**DIRECTIONS**
Find the line containing "family: Cricetidae" in the records below. Copy exactly that line and each one after it, ending at the line containing "common name: white-lipped peccary", and nothing more.

**INPUT RECORDS**
= = =

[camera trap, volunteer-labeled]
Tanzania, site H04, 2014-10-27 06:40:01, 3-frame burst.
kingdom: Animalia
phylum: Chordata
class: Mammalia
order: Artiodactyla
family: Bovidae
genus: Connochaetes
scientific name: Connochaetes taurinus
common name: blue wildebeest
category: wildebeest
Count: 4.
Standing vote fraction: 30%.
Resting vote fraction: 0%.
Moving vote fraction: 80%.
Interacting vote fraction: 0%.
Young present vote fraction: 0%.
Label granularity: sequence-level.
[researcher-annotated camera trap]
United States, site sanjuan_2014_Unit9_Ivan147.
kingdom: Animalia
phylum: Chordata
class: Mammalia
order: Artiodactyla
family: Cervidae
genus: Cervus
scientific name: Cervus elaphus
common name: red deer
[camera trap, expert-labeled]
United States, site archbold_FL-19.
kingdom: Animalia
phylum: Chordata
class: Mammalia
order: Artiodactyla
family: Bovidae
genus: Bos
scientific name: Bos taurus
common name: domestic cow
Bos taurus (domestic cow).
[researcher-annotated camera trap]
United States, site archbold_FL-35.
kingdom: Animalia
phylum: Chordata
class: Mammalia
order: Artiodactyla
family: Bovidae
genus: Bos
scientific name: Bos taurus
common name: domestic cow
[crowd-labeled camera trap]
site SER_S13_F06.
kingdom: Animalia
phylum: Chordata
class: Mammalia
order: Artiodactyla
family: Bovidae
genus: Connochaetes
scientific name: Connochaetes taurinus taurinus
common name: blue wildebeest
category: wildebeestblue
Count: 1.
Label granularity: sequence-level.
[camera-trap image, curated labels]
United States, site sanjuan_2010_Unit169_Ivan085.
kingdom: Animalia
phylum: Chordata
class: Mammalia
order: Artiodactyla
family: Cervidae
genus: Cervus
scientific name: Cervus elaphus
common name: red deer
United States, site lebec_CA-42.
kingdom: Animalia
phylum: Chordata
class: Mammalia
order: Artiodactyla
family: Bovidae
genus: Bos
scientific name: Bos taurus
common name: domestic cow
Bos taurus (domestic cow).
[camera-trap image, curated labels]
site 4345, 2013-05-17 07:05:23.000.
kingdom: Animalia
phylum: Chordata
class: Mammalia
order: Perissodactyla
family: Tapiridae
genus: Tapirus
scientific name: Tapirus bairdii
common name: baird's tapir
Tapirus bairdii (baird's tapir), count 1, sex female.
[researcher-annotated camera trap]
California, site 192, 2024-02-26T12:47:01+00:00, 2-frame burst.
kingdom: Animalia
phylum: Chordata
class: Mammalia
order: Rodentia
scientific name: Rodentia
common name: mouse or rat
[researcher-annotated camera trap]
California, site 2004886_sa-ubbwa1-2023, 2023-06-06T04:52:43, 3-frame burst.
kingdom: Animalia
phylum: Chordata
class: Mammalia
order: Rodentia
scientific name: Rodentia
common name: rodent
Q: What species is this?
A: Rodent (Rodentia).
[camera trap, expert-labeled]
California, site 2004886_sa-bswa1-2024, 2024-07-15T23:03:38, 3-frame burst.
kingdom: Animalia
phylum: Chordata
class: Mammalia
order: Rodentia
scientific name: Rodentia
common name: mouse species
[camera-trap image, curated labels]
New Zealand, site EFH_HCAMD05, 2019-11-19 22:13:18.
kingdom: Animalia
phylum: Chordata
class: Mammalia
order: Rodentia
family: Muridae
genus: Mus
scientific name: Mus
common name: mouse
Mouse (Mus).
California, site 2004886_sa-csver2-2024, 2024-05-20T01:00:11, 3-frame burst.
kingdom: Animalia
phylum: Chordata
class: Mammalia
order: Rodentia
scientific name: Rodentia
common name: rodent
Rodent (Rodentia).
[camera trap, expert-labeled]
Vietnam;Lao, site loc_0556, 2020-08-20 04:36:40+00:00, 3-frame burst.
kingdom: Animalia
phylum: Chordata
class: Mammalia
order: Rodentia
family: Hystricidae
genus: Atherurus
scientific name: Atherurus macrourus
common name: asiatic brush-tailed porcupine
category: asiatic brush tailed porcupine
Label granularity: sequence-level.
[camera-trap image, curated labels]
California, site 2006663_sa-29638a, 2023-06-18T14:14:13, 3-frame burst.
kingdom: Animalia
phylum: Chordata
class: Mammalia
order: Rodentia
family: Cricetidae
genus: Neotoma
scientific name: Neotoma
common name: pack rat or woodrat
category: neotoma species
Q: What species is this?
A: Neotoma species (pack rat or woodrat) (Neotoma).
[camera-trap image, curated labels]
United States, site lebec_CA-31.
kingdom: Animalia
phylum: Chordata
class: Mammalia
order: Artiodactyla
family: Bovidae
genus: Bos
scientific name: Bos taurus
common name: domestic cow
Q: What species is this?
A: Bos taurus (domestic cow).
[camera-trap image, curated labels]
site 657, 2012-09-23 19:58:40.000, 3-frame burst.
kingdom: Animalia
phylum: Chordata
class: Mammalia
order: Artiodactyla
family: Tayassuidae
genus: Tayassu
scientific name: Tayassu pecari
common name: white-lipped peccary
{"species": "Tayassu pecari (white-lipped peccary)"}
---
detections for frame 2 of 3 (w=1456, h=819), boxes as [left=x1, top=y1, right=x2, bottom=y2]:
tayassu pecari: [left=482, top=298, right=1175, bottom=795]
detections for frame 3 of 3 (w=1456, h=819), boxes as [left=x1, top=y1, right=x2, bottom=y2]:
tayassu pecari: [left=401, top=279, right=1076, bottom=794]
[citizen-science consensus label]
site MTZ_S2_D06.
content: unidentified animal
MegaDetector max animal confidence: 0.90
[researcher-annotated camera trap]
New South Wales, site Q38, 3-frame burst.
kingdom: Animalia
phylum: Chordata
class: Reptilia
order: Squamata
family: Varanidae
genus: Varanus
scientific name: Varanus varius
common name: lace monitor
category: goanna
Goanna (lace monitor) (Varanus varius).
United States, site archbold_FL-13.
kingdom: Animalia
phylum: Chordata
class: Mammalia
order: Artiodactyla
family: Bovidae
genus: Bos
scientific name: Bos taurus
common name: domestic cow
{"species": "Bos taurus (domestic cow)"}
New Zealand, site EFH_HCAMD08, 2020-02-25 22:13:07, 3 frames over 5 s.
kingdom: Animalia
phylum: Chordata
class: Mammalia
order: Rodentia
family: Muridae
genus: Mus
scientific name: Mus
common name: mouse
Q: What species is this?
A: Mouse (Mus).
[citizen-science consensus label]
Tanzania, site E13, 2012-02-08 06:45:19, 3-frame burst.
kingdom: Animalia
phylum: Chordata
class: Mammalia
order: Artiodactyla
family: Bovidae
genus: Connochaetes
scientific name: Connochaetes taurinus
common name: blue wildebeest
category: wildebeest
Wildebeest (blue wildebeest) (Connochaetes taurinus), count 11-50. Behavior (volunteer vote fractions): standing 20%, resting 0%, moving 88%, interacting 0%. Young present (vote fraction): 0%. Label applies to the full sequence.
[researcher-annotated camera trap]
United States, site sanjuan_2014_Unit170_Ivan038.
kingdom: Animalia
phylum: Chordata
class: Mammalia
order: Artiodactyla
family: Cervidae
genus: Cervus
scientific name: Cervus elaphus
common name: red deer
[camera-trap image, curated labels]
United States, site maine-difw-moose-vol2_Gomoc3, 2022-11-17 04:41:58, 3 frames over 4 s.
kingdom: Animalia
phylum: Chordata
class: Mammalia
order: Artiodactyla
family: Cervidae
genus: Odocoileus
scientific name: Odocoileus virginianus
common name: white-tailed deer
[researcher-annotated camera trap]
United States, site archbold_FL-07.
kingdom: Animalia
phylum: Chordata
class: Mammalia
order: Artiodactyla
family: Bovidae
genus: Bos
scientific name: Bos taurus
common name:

= = =

**EXERCISE RESULT**
family: Cricetidae
genus: Neotoma
scientific name: Neotoma
common name: pack rat or woodrat
category: neotoma species
Q: What species is this?
A: Neotoma species (pack rat or woodrat) (Neotoma).
[camera-trap image, curated labels]
United States, site lebec_CA-31.
kingdom: Animalia
phylum: Chordata
class: Mammalia
order: Artiodactyla
family: Bovidae
genus: Bos
scientific name: Bos taurus
common name: domestic cow
Q: What species is this?
A: Bos taurus (domestic cow).
[camera-trap image, curated labels]
site 657, 2012-09-23 19:58:40.000, 3-frame burst.
kingdom: Animalia
phylum: Chordata
class: Mammalia
order: Artiodactyla
family: Tayassuidae
genus: Tayassu
scientific name: Tayassu pecari
common name: white-lipped peccary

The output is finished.